Le bouclier fiscal a été supprimé en 2011 mais il reste en place pour les revenus perçus en 2010 et les impôts payés en 2011. Si donc, vous avez payé en impôt en 2011 plus de la moitié de vos revenus 2010, vous avez une créance de bouclier en 2012, que vous pouvez imputer sur votre ISF.
Dans le contexte actuel, il est envisagé, non seulement de remettre en cause le barème de l’ISF pour 2012 mais également de supprimer rétroactivement cette créance de bouclier fiscal. Elle aurait dû s’imputer sur l’ISF 2012, mais le législateur la supprime avant qu’elle puisse être mise en oeuvre ou un peu après, à la faveur d’une loi de finances rétroactive.
Coté technique, rien empêche le législateur de revenir sur le barème de l’impôt, rétroactivement: l’interdiction des lois rétroactives, c’est seulement pour le pénal. En fiscalité des lois rétroactives, on en a connu! Il est sans doute pénalisant d’avoir à payer plus d’impôts, mais personne ne considère qu’il s’agit là de sanctionner un comportement (celui qui gagne de l’argent?) donc pas de contradiction avec le principe pénal. En outre, demander aux gens de payer des impôts ne porte pas une atteinte à leur droit de propriété, dans la mesure où il résulte de la déclaration des droits de l’homme que le droit de propriété est subordonné à l’intérêt général (censé se concrétiser par l’impôt).

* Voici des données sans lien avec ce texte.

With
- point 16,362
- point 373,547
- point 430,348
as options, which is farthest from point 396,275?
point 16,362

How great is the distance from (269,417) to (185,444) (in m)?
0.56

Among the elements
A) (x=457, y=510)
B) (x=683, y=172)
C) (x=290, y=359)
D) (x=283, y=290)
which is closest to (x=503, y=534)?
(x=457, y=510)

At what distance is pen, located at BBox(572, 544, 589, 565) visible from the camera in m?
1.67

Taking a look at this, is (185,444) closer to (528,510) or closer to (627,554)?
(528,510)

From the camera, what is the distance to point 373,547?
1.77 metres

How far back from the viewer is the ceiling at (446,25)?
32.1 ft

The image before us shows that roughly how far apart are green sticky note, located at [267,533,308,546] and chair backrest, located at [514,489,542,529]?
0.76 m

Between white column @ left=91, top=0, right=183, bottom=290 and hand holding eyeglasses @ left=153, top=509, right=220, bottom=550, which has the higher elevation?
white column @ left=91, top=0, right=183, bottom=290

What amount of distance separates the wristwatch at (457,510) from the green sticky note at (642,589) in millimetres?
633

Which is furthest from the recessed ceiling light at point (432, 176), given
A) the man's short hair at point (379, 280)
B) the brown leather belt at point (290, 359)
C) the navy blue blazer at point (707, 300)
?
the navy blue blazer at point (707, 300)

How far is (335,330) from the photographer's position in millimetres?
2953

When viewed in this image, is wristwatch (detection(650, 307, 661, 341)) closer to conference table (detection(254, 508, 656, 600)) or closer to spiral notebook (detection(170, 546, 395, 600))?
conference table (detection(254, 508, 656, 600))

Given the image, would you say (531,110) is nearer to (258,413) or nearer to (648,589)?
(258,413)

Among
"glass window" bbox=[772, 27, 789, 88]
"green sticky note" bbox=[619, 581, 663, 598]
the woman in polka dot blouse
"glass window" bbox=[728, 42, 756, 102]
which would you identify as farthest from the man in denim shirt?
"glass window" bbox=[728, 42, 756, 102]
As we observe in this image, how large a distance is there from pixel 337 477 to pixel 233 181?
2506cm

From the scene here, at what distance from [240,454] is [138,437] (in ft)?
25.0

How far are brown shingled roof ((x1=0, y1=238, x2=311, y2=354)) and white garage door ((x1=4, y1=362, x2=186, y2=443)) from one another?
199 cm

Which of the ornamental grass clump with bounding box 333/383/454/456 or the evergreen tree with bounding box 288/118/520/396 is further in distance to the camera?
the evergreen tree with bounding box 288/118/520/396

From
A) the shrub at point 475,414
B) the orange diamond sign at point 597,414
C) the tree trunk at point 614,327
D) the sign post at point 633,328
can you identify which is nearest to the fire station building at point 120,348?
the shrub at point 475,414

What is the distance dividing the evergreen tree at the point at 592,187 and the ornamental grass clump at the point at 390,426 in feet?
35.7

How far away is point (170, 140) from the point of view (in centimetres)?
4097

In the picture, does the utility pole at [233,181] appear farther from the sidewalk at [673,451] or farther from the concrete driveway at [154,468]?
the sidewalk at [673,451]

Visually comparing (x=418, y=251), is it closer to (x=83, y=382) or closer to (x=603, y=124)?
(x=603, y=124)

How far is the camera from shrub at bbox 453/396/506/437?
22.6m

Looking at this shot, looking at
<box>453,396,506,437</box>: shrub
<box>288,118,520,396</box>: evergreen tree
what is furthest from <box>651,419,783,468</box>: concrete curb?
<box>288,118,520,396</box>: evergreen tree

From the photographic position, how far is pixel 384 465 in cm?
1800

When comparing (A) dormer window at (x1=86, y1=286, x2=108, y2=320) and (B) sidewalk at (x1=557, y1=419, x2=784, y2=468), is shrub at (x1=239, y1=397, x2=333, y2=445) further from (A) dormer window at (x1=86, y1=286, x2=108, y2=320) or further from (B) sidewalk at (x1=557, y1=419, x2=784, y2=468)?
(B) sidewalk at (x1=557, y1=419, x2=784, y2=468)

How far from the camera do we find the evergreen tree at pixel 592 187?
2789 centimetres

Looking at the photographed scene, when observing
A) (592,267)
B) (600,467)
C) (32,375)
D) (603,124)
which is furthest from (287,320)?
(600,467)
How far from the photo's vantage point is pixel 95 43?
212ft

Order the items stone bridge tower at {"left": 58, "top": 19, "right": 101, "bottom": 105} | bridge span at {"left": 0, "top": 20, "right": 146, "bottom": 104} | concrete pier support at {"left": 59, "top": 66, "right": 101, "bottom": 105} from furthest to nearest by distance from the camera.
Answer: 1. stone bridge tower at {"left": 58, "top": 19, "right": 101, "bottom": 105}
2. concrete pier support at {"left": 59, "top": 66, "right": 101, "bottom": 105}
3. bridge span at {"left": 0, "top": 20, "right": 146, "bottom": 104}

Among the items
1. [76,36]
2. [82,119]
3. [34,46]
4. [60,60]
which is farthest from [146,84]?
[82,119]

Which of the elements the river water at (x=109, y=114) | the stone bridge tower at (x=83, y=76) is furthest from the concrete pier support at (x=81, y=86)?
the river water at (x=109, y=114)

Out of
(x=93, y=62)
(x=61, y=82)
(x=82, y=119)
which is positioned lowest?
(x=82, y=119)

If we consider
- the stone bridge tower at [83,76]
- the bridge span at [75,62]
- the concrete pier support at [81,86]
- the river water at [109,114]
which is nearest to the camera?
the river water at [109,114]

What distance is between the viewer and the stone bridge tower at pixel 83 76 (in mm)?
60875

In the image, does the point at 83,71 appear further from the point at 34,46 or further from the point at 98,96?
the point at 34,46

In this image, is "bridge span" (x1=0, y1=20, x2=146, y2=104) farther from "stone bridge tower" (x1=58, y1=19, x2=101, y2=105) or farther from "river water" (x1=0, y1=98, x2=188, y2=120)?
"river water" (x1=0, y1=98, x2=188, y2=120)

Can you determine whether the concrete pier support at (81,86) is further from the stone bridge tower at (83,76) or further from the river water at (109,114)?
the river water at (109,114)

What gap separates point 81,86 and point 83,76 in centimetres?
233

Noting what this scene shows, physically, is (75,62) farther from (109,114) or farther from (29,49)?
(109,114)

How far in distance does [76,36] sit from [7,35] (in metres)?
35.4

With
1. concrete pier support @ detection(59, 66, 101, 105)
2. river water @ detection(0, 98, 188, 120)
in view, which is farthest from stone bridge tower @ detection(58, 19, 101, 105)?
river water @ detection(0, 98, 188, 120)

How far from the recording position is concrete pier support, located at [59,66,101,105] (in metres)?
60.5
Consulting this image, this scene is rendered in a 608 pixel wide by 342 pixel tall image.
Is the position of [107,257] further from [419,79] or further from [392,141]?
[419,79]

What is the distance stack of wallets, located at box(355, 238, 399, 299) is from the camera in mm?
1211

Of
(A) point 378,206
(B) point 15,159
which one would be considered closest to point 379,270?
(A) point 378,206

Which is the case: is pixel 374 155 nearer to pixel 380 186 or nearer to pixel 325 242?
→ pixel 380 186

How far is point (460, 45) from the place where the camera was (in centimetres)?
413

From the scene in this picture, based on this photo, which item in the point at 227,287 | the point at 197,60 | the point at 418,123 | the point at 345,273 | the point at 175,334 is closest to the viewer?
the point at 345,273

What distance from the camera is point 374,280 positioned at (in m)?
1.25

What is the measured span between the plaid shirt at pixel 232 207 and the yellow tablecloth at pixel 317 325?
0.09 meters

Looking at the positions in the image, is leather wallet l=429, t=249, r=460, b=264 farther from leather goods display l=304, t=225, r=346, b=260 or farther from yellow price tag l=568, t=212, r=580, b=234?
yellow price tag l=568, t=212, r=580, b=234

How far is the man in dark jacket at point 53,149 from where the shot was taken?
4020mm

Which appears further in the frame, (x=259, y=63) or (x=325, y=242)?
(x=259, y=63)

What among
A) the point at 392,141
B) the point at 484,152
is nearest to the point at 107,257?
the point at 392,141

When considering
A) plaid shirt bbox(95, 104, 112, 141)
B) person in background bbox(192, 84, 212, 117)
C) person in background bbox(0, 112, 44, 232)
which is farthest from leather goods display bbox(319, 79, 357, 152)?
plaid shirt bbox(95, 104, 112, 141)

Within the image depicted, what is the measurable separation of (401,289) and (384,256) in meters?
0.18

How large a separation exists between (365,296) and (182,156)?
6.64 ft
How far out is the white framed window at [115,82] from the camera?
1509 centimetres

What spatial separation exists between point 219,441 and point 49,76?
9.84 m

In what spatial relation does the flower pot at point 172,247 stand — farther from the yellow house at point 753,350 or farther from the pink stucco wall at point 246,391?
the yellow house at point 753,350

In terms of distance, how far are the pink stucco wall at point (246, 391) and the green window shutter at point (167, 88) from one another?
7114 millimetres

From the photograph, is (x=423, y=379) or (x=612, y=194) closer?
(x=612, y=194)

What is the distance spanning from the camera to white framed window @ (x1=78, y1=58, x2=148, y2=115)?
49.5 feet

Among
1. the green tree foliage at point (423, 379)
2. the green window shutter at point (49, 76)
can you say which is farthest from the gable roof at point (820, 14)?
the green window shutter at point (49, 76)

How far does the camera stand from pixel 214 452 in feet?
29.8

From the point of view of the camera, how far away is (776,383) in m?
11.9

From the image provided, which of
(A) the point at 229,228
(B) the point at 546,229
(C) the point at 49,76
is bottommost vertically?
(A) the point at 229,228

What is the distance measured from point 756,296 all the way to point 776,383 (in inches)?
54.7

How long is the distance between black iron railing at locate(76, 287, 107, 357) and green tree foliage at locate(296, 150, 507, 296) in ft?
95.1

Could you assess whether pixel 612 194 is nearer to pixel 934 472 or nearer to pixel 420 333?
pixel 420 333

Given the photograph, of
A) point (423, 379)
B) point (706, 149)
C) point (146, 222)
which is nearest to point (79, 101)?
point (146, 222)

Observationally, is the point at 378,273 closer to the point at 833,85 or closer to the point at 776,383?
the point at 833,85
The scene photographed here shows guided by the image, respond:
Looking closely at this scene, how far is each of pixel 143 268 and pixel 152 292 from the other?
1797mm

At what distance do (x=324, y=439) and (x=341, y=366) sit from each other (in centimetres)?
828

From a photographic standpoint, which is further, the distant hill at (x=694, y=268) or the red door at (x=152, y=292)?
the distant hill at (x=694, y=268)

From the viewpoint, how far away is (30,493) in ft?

Pour le bouclier fiscal, le contexte est différent: on est plus en train de parler d’une imposition, mais d’une créance. Certains font valoir que c’est possible de revenir sur la créance en question, car elle n’est pas née tant que le bouclier n’est pas liquidé. C’est l’imprimé d’autoliquidation qui fait naître la créance. Tant que l’imprimé n’est pas là, la créance n’existe pas: elle est encore potentielle: donc rien empêche à la loi de revenir dessus.
Toutefois, nous ne pensons pas qu’une telle législation puisse utilement être mise en oeuvre. En effet, la Convention Européenne accorde aux justiciables le respect de leur droit de propriété. Or, l’interprétation de la propriété qui est faite par les magistrats est large: depuis bien longtemps on considère que l’on peut être propriétaire, non pas d’un bien mais d’une créance. Cette notion englobe les droits potentiels, encore peu reconnus en droit français, mais qui existent en tant que tels chez les anglo-saxons sous le terme « future interest ». Si donc, le bouclier fiscal est remis en cause rétroactivement, les justiciables pourront réclamer la réparation de leur préjudice lié à la perte de leur droit potentiel à imputer leur bouclier fiscal sur l’ISF devant la CEDH.
Voilà de quoi démontrer que la véritable protection des droits civils et politiques en France aujourd’hui, provient des textes internationaux européens.. Voilà aussi de quoi démontrer que le seul signal international que la France est capable de donner en matière de fiscalité, c’est le signal négatif d’un perpétuel changement.